La crisis de arbovirosis en Ciego de Ávila dejó al descubierto lo que muchos ya sospechaban: las instituciones reaccionan cuando el mosquito ya ha hecho de las suyas. Aunque los barrios reportaban enfermos desde hacía días, la vigilancia epidemiológica y las acciones de saneamiento fueron insuficientes, permitiendo que el Aedes aegypti se expandiera sin resistencia.
Más allá de fumigaciones puntuales y advertencias sanitarias, la provincia sigue atrapada en un ciclo previsible: alerta, brote, contención y olvido. Como señaló el diario oficial Invasor, “la reacción fue tan tardía como previsible. Cuando los barrios ya reportaban casos de dengue, las acciones se concentraban en contener, no en prevenir”.
El sistema de Salud demostró que no estaba preparado para la magnitud del brote. La vigilancia no pudo anticipar el aumento de casos ni integrar datos en tiempo real. Al mismo tiempo, la Empresa de Servicios Comunales evidenció la ausencia de una estrategia sostenida: la recolección irregular de basura generó microvertederos improvisados, criaderos perfectos para el mosquito.
No se trata solo de recursos limitados. La falta de planificación y ejecución constante profundizó el deterioro ambiental. Limpiar solares abandonados, zanjas y alcantarillas no puede depender de campañas esporádicas; la higiene es la piedra angular del control vectorial. “Por más que se fumigue dentro de las casas, si afuera hay tanques destapados, gomas y basura dispersa, el mosquito siempre ganará la batalla”, reconoció la fuente.
La responsabilidad ciudadana también falló. Muchos hogares mantienen criaderos por descuido, y el autofocal domiciliario sigue siendo débil. En una emergencia epidemiológica, cada vecino debería actuar como un agente de salud, tapando tanques, evitando acumulaciones de agua y exigiendo limpieza de los espacios colectivos.
El texto concluye que la lucha contra las arbovirosis en Ciego de Ávila no se perdió solo por la falta de combustibles, insecticidas o vehículos de fumigación, sino por planificación deficiente, descuido ambiental y ausencia de conciencia ciudadana activa.
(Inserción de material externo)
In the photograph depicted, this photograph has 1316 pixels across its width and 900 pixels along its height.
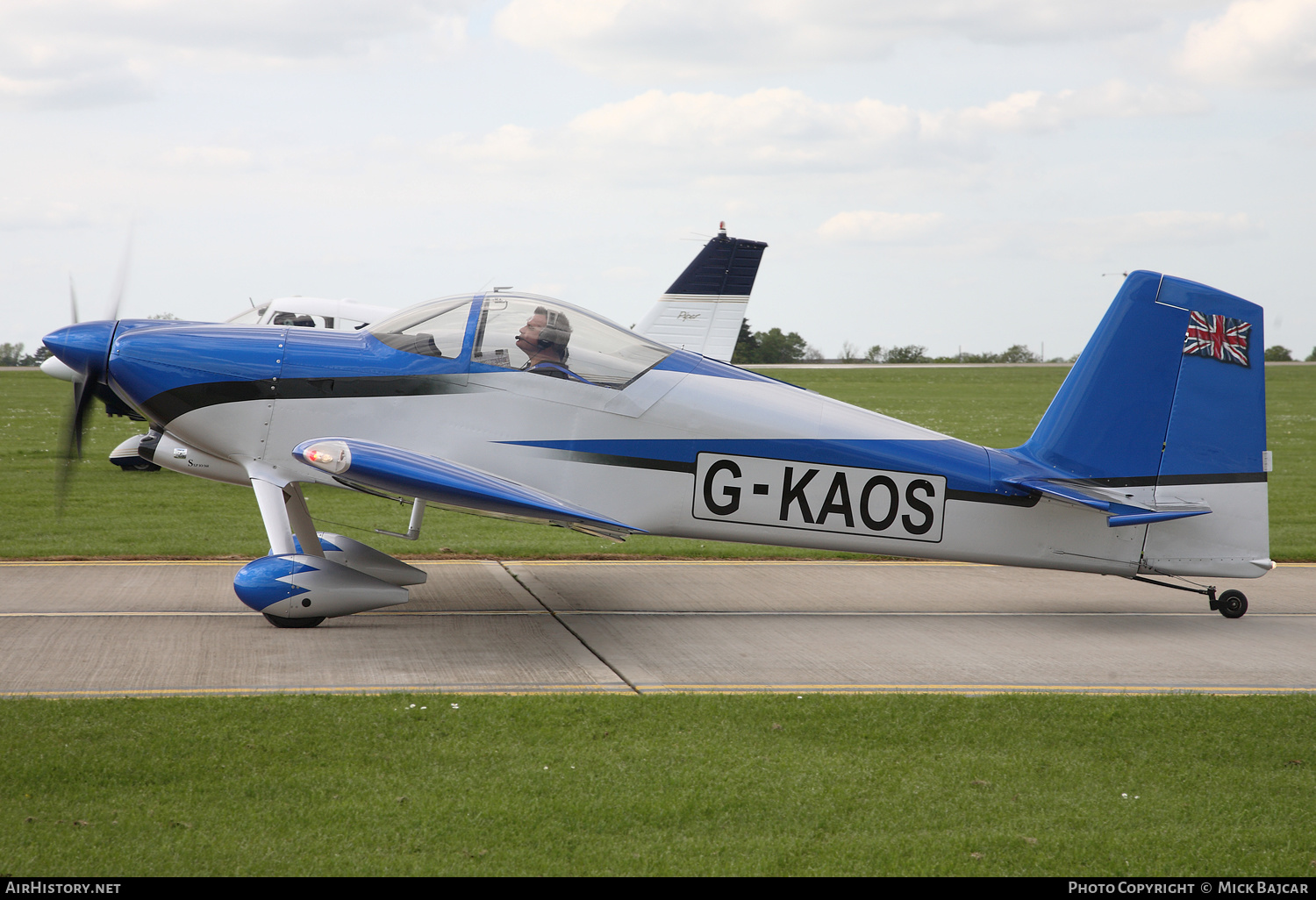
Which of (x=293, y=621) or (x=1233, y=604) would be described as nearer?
(x=293, y=621)

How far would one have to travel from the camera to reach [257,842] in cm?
430

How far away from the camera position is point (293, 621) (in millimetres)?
8070

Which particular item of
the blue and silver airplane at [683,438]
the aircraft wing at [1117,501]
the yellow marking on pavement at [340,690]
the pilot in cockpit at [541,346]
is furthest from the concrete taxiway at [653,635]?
the pilot in cockpit at [541,346]

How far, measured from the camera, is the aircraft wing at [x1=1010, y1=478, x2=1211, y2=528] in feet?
28.4

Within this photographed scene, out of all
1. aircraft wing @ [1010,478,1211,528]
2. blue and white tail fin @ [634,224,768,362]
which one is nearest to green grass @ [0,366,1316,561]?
aircraft wing @ [1010,478,1211,528]

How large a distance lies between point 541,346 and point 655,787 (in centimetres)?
422

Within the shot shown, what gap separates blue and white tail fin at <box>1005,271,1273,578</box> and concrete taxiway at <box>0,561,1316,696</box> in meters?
0.78

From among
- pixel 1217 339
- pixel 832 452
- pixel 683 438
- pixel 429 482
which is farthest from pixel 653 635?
pixel 1217 339

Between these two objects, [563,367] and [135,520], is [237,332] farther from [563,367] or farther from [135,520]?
[135,520]

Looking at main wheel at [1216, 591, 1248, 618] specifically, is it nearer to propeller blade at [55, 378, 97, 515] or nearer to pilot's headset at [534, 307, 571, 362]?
pilot's headset at [534, 307, 571, 362]

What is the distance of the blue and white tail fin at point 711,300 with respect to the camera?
1953 centimetres

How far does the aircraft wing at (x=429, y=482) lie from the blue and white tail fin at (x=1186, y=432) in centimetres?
416

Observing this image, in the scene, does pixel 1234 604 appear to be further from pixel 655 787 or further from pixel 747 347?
pixel 747 347

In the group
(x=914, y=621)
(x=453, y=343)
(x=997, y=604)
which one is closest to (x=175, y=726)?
(x=453, y=343)
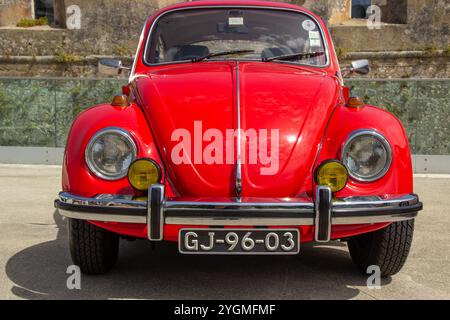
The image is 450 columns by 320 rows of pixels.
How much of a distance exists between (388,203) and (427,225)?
2.50 meters

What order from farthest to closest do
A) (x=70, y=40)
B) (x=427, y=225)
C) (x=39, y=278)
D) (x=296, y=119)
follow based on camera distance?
(x=70, y=40), (x=427, y=225), (x=39, y=278), (x=296, y=119)

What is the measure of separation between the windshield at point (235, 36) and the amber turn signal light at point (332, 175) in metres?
1.42

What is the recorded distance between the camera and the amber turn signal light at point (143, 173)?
138 inches

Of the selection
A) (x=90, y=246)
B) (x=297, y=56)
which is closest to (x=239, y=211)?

La lección es clara: sin saneamiento constante y compromiso colectivo, la provincia repetirá este capítulo cada temporada de lluvias.
El caso avileño no es único. En Holguín, las autoridades reconocieron fallas en la prevención, mientras tres municipios permanecen en fase de epidemia. En Matanzas, en agosto, residentes del poblado Máximo Gómez denunciaron que más del 70 % de la población sufrió fiebre, vómitos y debilidad sin acceso a medicinas ni atención médica. La periodista Yirmara Torres Hernández recordó cómo el gobierno minimizó hace apenas tres meses la gravedad del brote de chikungunya y calificó de “exagerados” a quienes alertaban sobre la crisis.
La situación evidencia que, sin prevención sostenida y participación ciudadana, las arbovirosis seguirán siendo un desafío recurrente en Cuba.